Fact - this is a nation of "Equal Opportunity", never was a nation of "Equal Outcome". As a private entrepreneur (or public department head), I cannot succeed if I do not make it my right to deny opportunity to those I believe are not able to achieve a satisfactory outcome. After all, nobody is in business to lose money. Private Business (and even Public Bureaucracy) does it every day in their cost-benefit analysis of which "projects" to fund and which to turn down.
Does everybody see the reason that winners feel like winners? It is only due to there being lots more losers!
Do you also see why 1800's communities had their barn-raisings, getting together by the sweat of their brow to build the town hall, or help build their neighbors house? That was how to build wealth without taking out a loan from a bank. They also had no taxes on the working class or Middle class. But, if you were nasty and unsociable (or crippled or too weak to contribute), nobody would help you build your house, if not polite and friendly, and of a giving nature, you were not welcome!
What banks and "legal tender" really did was make it so that the "haves" would not have to get in there and be sociable and friendly with the "have-nots", in fact, they would never even have to deal with them!

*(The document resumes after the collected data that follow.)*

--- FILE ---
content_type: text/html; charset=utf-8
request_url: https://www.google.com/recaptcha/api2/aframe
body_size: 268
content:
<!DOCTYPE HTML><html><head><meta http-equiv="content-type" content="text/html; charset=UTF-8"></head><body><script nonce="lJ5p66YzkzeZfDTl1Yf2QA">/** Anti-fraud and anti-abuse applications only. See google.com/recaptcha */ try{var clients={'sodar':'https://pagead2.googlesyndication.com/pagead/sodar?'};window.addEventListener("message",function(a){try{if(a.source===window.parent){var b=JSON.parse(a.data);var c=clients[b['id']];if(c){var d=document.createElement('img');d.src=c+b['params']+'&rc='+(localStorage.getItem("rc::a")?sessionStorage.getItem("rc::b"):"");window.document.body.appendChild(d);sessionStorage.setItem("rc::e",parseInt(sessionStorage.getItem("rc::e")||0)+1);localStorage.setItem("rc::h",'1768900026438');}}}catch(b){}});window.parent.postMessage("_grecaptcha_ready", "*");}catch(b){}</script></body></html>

Sure, go ahead and vote for the ones who made big money, just because they know how to make money. Ask them again how many of their US workers were brought up to the required lifestyle minimum of 250K a year? Oops, the ones who made 50K in the midwest, steel belt a decade or two ago are out of work, and those factories are now in the deep south or foreign lands? We did not stop making stuff becuase there was no more need, did we?
I want to vote for the candidate who raised up the largest number of people, created the largest "man-dollar" numbers, not the one who pulled all that wealth into one large bank account.

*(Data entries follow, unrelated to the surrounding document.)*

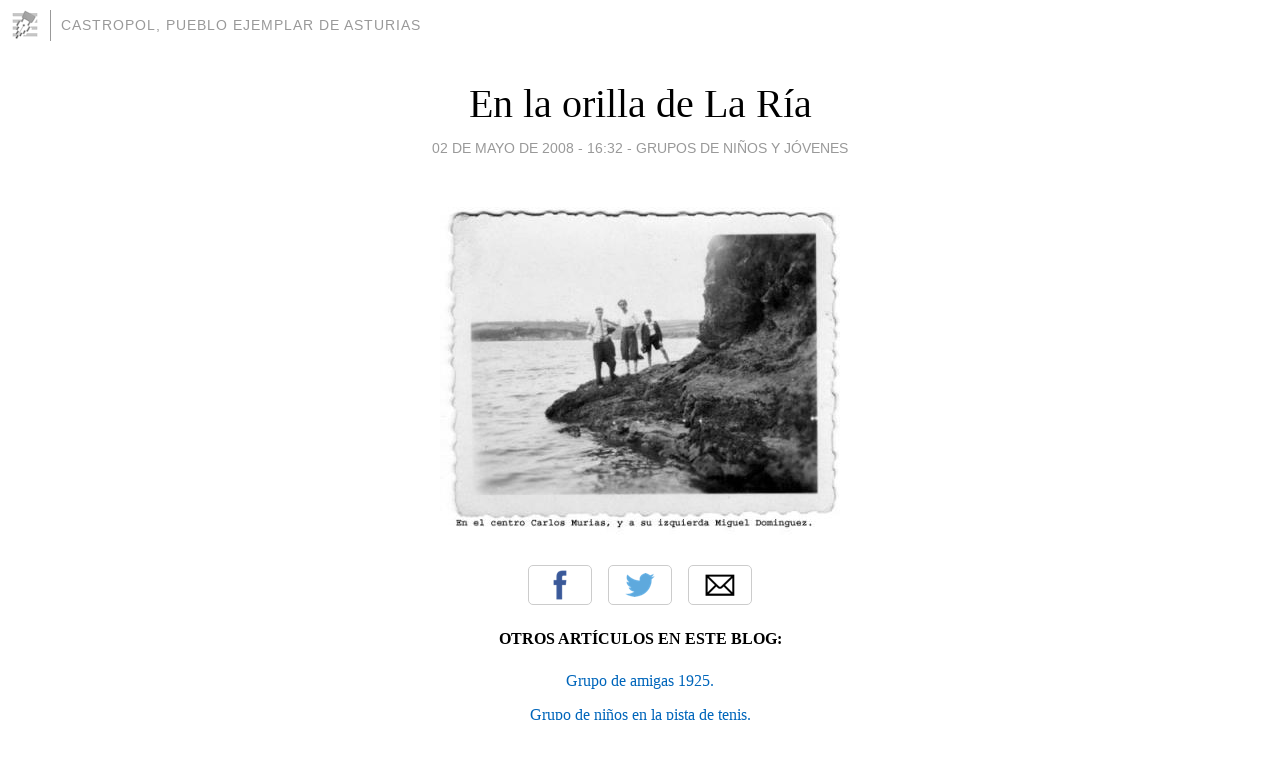

--- FILE ---
content_type: text/html; charset=utf-8
request_url: https://castropol.blogia.com/2008/050204-en-la-orilla-de-la-ria.php
body_size: 3693
content:
<!DOCTYPE html>
<html lang="es">
<head>
	<meta charset="UTF-8">
	
	<title>En la orilla de La Ría | Castropol, Pueblo Ejemplar de Asturias</title>

	<link rel="canonical" href="https://castropol.blogia.com/2008/050204-en-la-orilla-de-la-ria.php" />
        

	<meta property="og:locale" content="es" />
	<meta property="og:site_name" content="castropol" />

	<meta property="og:type" content="article" />

	<meta property="og:type" content="article" />
	<meta property="og:title" content="En la orilla de La R&iacute;a | Castropol, Pueblo Ejemplar de Asturias" />
	<meta name="description" property="og:description" content="">

	<meta property="og:url" content="https://castropol.blogia.com/2008/050204-en-la-orilla-de-la-ria.php" />

	<link rel="alternate" type="application/rss+xml" title="RSS 2.0" href="https://castropol.blogia.com/feed.xml" />

	<link rel="stylesheet" href="//cms.blogia.com/templates/template1/css/styles.css?v=1479210573">
	
	<link rel="shortcut icon" href="//cms.blogia.com/templates/template1/img/favicon.ico" />

	<meta name="viewport" content="width=device-width, initial-scale=1.0" />

	
	

<!-- Google tag (gtag.js) -->
<script async src="https://www.googletagmanager.com/gtag/js?id=G-QCKB0GVRJ4"></script>
<script>
  window.dataLayer = window.dataLayer || [];
  function gtag(){dataLayer.push(arguments);}
  gtag('js', new Date());

  gtag('config', 'G-QCKB0GVRJ4');
</script>

</head>










<body class="page--post">


		<header>



       <a href="https://www.blogia.com">
            <img src="[data-uri]" width="30" height="30" alt="Blogia" />
       </a>

		<div id="blog-title">
		<a href="https://castropol.blogia.com">Castropol, Pueblo Ejemplar de Asturias</a>
		</div>
		
	</header>






	
	<main style="max-width : 730px;">
	
	




		<article id="post">
			
			<h1><a href="https://castropol.blogia.com/2008/050204-en-la-orilla-de-la-ria.php">En la orilla de La Ría</a></h1>





			<div class="post__author-date">
				<time datetime="2008-05-02T16:32:00+00:00" pubdate data-updated="true">
				
					<a href="https://castropol.blogia.com/2008/050204-en-la-orilla-de-la-ria.php">
						02 de mayo de 2008 - 16:32					</a>
				</time>
									- <a href="/temas/grupos-de-ninos-y-jovenes/">Grupos de niños y jóvenes</a>
							</div>

		


			
			
			<div class="post__content">
			
								<img class="right" src="https://castropol.blogia.com/upload/20080429161330-a-murias-7.jpg" alt="En la orilla de La R&iacute;a">
								

				
							</div>


			
			<div class="post__share">
				<ul>
										<li class="share__facebook">
						<a href="https://www.facebook.com/sharer.php?u=https%3A%2F%2Fcastropol.blogia.com%2F2008%2F050204-en-la-orilla-de-la-ria.php" 
							title="Compartir en Facebook"
							onClick="ga('send', 'event', 'compartir', 'facebook');">
								Facebook</a></li>
					<li class="share__twitter">
						<a href="https://twitter.com/share?url=https%3A%2F%2Fcastropol.blogia.com%2F2008%2F050204-en-la-orilla-de-la-ria.php" 
							title="Compartir en Twitter"
							onClick="ga('send', 'event', 'compartir', 'twitter');">
								Twitter</a></li>
					<li class="share__whatsapp">
						<a href="whatsapp://send?text=https%3A%2F%2Fcastropol.blogia.com%2F2008%2F050204-en-la-orilla-de-la-ria.php" 
							title="Compartir en WhatsApp"
							onClick="ga('send', 'event', 'compartir', 'whatsapp');">
								Whatsapp</a></li>
					<li class="share__email">
						<a href="mailto:?subject=Mira esto&body=Mira esto: https%3A%2F%2Fcastropol.blogia.com%2F2008%2F050204-en-la-orilla-de-la-ria.php" 
							title="Compartir por email"
							onClick="ga('send', 'event', 'compartir', 'email');">
								Email</a></li>
									</ul>
			</div>

		
		</article>
		
		








		
		
		<section id="related" style="text-align:center;">
		
		
			<h2>Otros artículos en este blog:</h2>
			
			<ul>

				
				<li><a href="https://castropol.blogia.com/2010/021202-grupo-de-amigas-1925-.php">Grupo de amigas 1925.</a></li>
				
				
				<li><a href="https://castropol.blogia.com/2006/041404-grupo-de-ninos-en-la-pista-de-tenis-.php">Grupo de niños en la pista de tenis.</a></li>
				
				
				<li><a href="https://castropol.blogia.com/2006/040704-excursion-a-vivero-1959-ii-.php">EXCURSION A VIVERO 1959 (II)</a></li>
				
				
			</ul>
			
			
		</section>







		<section id="comments">


			

			<h2>2 comentarios</h2>





			
			<article>


				<p>										Ovidio Vila							 			- 
					<time datetime="2010-03-11T08:29:00+00:00">
						11 de marzo de 2010 - 08:29					</time>
				</p>

				<div>
					Evidentemente, hubo dos informadores diferentes, que solo coinciden en Carlos Murias, por los demás ¿cual tendrá razón?				</div>


			</article>





			
			<article>


				<p>										luis							 			- 
					<time datetime="2010-03-10T19:52:56+00:00">
						10 de marzo de 2010 - 19:52					</time>
				</p>

				<div>
					CONVOQUEMOS AL FBI <br /><br />Esta misma foto, s.e.u.o, aparece más arriba(16/01/2009-18:11) con los siguientes personajes: Gonzalo Platero,Carlos Murias y Pedrín de Huerta				</div>


			</article>





			



			
			<form name="comments__form" action="https://castropol.blogia.com/index.php" method="post" accept-charset="ISO-8859-1">
				
				<label for="nombre">Nombre</label>
				<input size="30" id="nombre" name="nombre" value="" type="text" >

				<label for="email">E-mail <em>No será mostrado.</em></label>
				<input size="30" id="email" name="email" value="" type="text" >

				<label for="comentario">Comentario</label>
				<textarea cols="30" rows="5" id="comentario" name="comentario"></textarea>

				<input name="submit" value="Publicar" type="submit" > 

								<input name="datosarticulo" value="" type="hidden" >
				<input name="idarticulo" value="2008050204" type="hidden" />
				<input name="nomblog" value="castropol" type="hidden" >
				<input name="escomentario" value="true" type="hidden" >
				<input name="coddt" value="1392567238" type="hidden" >
			</form>
			
		</section>


		<nav>
			<ul>

								<li><a href="/2008/042902-equipo-de-futbol-1933-.php">← Equipo de fútbol. 1933.</a></li>
				
								<li><a href="/2008/050202-san-isidro-1959.php">San Isidro 1959 →</a></li>
							

			</ul>
		</nav>






	</main>
	
	
















	<footer>
	
		<ul>
			<li><a href="/acercade/">Acerca de</a></li> 
			<li><a href="/archivos/">Archivos</a></li> 
			<li><a href="/admin.php">Administrar</a></li> 
		</ul>
			</footer>




<script>

  (function(i,s,o,g,r,a,m){i['GoogleAnalyticsObject']=r;i[r]=i[r]||function(){
  (i[r].q=i[r].q||[]).push(arguments)},i[r].l=1*new Date();a=s.createElement(o),
  m=s.getElementsByTagName(o)[0];a.async=1;a.src=g;m.parentNode.insertBefore(a,m)
  })(window,document,'script','//www.google-analytics.com/analytics.js','ga');


  ga('create', 'UA-80669-7', 'auto');
  ga('set', 'dimension1', '2014v1');
  ga('set', 'plantilla', '2014v1');
  ga('send', 'pageview');


</script>





</body>


</html>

"Man-dollars", the product of # of American workers multiplied by their US paychecks.
I want to vote for the one who has the potential of sharing the largest amount of wealth among the US Citizenry, not the largest amount of wealth in Cayman banks or paid it to high-valued business owners who gave up thir US Citizenship to be called citizens of Singapore.
Watch what you say about Singapore. That is one hellava great country. Clean, no crime, speaky English. You mess up there and commit crimes, litter, etc they will take you down. They will take you down to Chinatown and beat your ass good. Caymans are scaring people now. A 10% increase in non-citizen income tax has been proposed from 0% to 10%. But because of the fair tax policies in the past, they have attracted about 350 banks to the island which has just a tiny population. We in the USA need to go to a zero tax policy for businesses, put people on welare to work in exchange for Food Stamps, and make the USA the next China. And then close our borders. Not to keep Mexicans out, but to keep them in and put them to work. If done right, we can become the next India for cheap labor. Ryan and Romney understand how to do this.